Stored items

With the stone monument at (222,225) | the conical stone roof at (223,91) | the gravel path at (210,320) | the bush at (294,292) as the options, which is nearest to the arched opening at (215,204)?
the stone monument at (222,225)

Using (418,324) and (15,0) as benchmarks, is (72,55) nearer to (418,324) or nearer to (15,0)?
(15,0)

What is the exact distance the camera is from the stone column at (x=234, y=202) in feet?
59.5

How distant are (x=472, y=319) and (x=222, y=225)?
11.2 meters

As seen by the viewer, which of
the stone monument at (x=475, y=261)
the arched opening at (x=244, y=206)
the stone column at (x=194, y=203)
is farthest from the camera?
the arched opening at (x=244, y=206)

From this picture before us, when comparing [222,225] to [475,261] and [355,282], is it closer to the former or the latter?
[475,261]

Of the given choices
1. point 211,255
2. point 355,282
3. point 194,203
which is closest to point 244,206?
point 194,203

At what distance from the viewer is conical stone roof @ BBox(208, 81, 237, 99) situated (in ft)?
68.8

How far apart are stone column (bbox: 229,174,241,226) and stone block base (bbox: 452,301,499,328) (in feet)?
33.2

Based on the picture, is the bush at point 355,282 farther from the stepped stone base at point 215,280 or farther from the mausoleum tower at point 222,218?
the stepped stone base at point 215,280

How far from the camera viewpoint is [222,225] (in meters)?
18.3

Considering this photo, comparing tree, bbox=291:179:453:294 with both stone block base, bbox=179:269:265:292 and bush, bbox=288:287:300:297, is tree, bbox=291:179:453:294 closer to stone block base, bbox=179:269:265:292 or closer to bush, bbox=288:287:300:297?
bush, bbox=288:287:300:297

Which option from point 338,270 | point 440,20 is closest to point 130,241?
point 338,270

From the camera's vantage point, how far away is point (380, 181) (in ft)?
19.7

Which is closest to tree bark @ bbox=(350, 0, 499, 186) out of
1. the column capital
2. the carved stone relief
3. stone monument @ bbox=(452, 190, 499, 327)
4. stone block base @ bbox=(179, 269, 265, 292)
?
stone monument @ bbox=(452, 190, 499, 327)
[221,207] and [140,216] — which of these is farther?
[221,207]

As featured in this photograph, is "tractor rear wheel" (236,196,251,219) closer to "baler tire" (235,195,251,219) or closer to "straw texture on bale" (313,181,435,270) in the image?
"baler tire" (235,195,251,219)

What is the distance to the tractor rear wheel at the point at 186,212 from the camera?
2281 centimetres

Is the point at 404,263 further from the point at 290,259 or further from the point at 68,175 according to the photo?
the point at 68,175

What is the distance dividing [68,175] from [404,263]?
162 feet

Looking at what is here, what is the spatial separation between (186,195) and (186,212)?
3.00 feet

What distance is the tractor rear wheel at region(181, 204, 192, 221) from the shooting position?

* **AIM**
Render the lines from the one containing "What is the distance dividing" through the end of the stored items, both included, as a Markdown table with the columns "Row" and "Line". Leave out blank lines.

* **EXERCISE ANSWER**
| Row | Line |
|---|---|
| 1 | What is the distance dividing [68,175] from [404,263]? |
| 2 | 162 feet |
| 3 | Looking at what is here, what is the spatial separation between (186,195) and (186,212)? |
| 4 | 3.00 feet |
| 5 | What distance is the tractor rear wheel at region(181, 204, 192, 221) from the shooting position? |